XVII Post-ECTRIMS Meeting: Review of the New Developments Presented at the 2024 ECTRIMS Congress (I)

Abstract

Introduction: The XVII edition of the post-European Committee for Treatment and Research in Multiple Sclerosis (ECTRIMS) meeting was held on 4-5 October 2024 in Madrid. This event was attended by Spanish neurologists specialized in multiple sclerosis (MS), who presented a summary of the most relevant advances discussed at the ECTRIMS congress, held days before in Copenhagen. Aim: To present new developments in neurodegeneration and progression, the prodromal phase and diagnosis, the clinical use of biomarkers and neuroimaging, as well as the current role of patient-reported outcomes and digital monitoring. Highlights on the risk of infections and comorbidities in MS are also summarized. Content and Conclusions: In active MS lesions, there is no correlation between the myeloid cell phenotype and remyelination, while memory astrocytes, regulated by the CLEC16A gene, are present in chronic active lesions.

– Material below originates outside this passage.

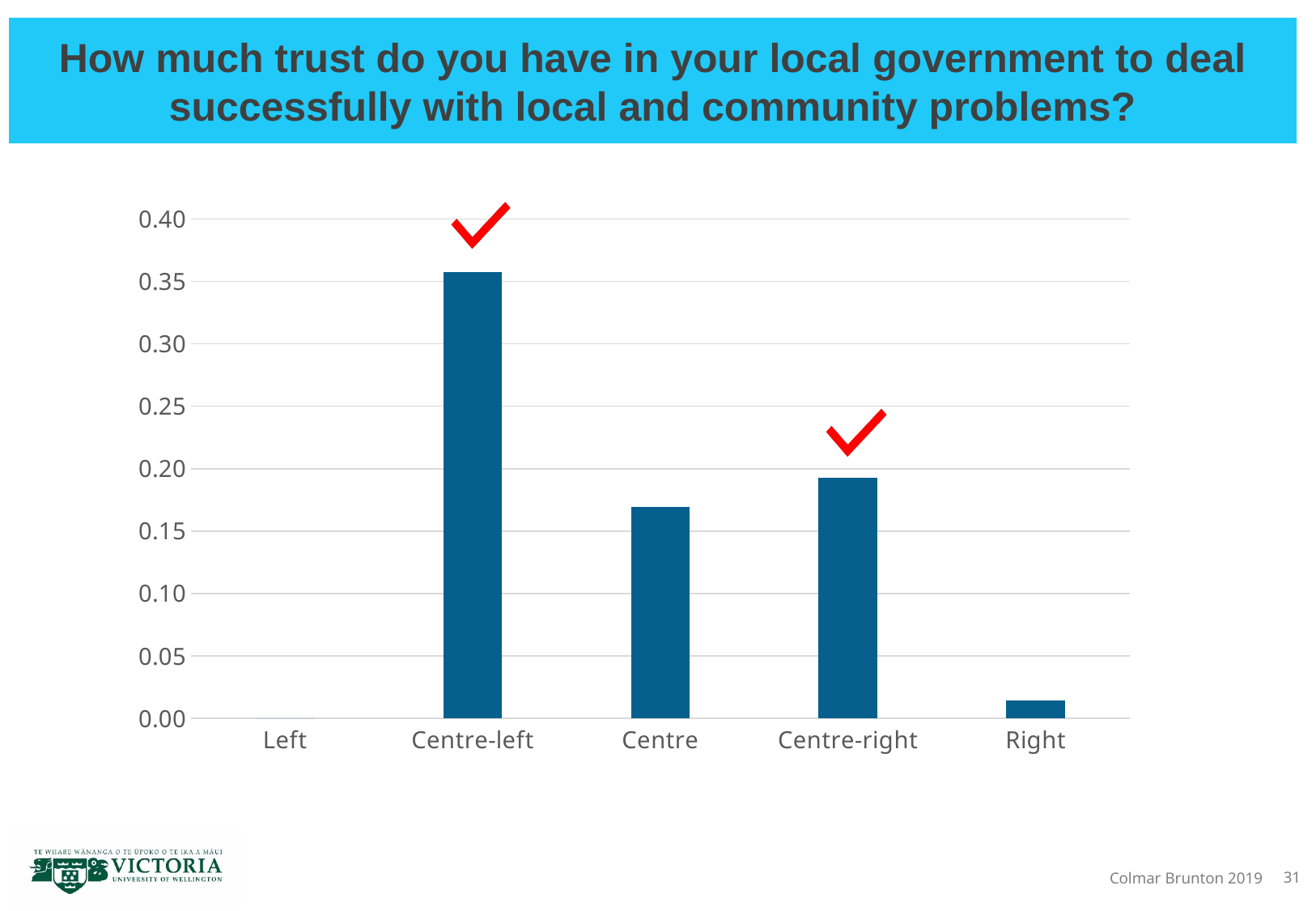
Which is larger, the value for Centre-left or the value for Centre-right? Centre-left Which is larger, the value for Centre or the value for Right? Centre Is the value for Centre greater or less than 0.20? less Is the value for Centre greater or less than 0.15? greater What kind of chart is shown on the slide? bar chart Is the value for Right greater or less than 0.05? less Which category has the highest value in the chart? Centre-left How many categories are shown on the x axis of the chart? 5 Which category has the lowest value in the chart? Left Which two categories have a red check mark above their bars? Centre-left and Centre-right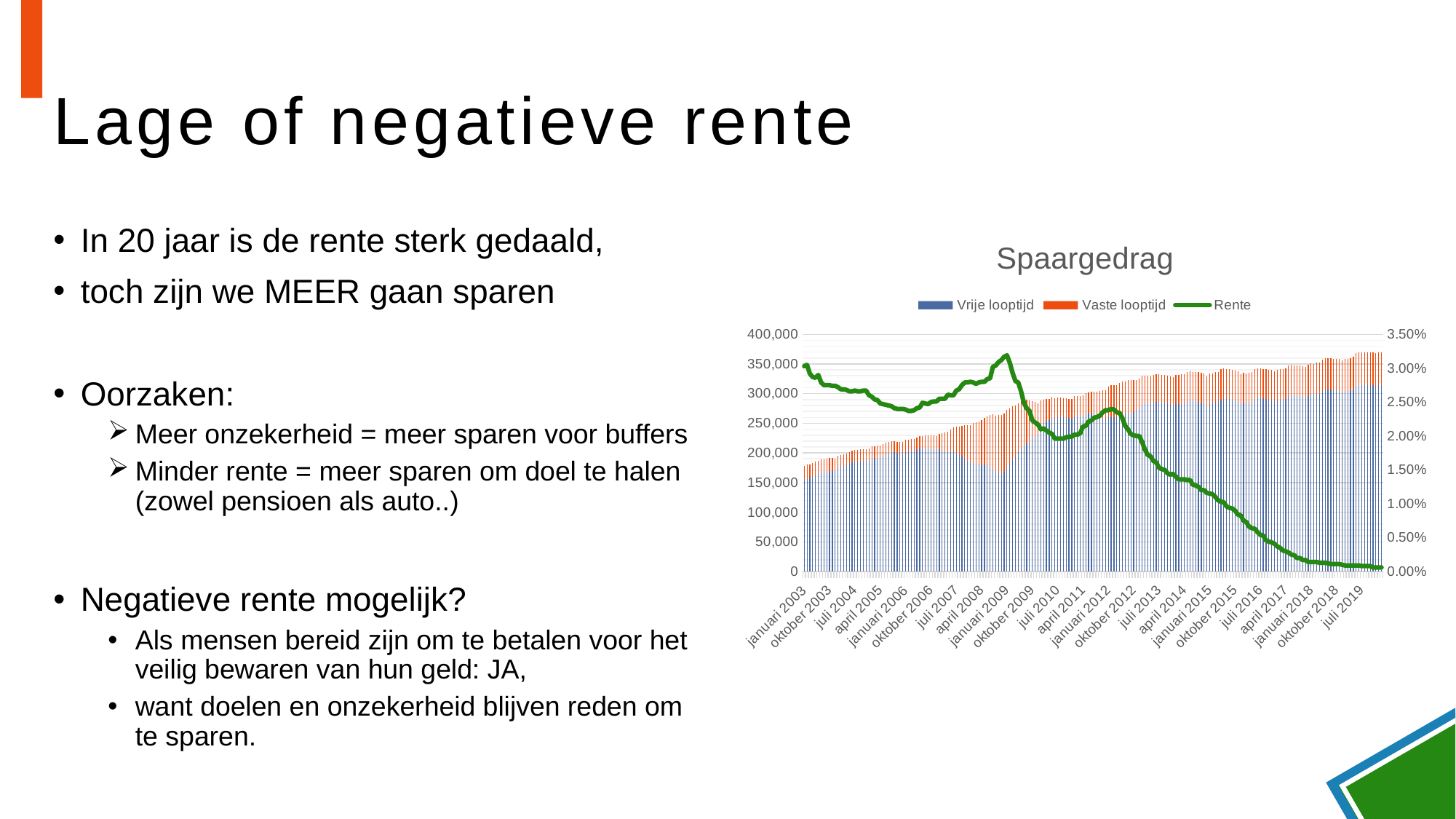
Is the total stacked bar for januari 2003 in the Spaargedrag chart greater or less than 200,000? less What kind of chart is the Spaargedrag chart? Combined stacked bar and line chart Which series in the Spaargedrag chart is drawn as a line rather than bars? Rente In the Spaargedrag chart, is the Rente value higher in januari 2003 or in juli 2019? januari 2003 Do the stacked bars (Vrije looptijd plus Vaste looptijd) in the Spaargedrag chart overall rise or fall from januari 2003 to juli 2019? rise Does the Rente line in the Spaargedrag chart overall rise or fall from januari 2003 to juli 2019? fall Is the Rente value for januari 2017 in the Spaargedrag chart greater or less than 0.50%? less What is the title of the chart on the slide? Spaargedrag Is the Rente value for juli 2019 in the Spaargedrag chart greater or less than 0.50%? less How many series does the legend of the Spaargedrag chart list? 3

Gray matter atrophy is associated with disability and progression independent of relapses, whereas cervical spinal cord atrophy predicts the prognosis of progressive forms and may lead to earlier diagnosis. Healthcare resource utilization increases in the years preceding the first demyelinating event, and although prodromal symptoms are highly variable, they are useful in identifying risk factors for the disease. The new McDonald criteria will facilitate the diagnosis of MS in patients with a radiologically isolated syndrome. Glial fibrillary acidic protein complements neurofilaments, and both biomarkers could soon be standardized for use in clinical practice; paramagnetic rim lesions and slowly expanding lesions are promising imaging markers. In another area, patient-reported health outcomes are valuable, although they are subject to selection bias and the need to define boundaries for their use. Finally, the risk of infections increases before diagnosis and may worsen with certain treatments. Comorbidities in MS should be managed as an integral part of disease management.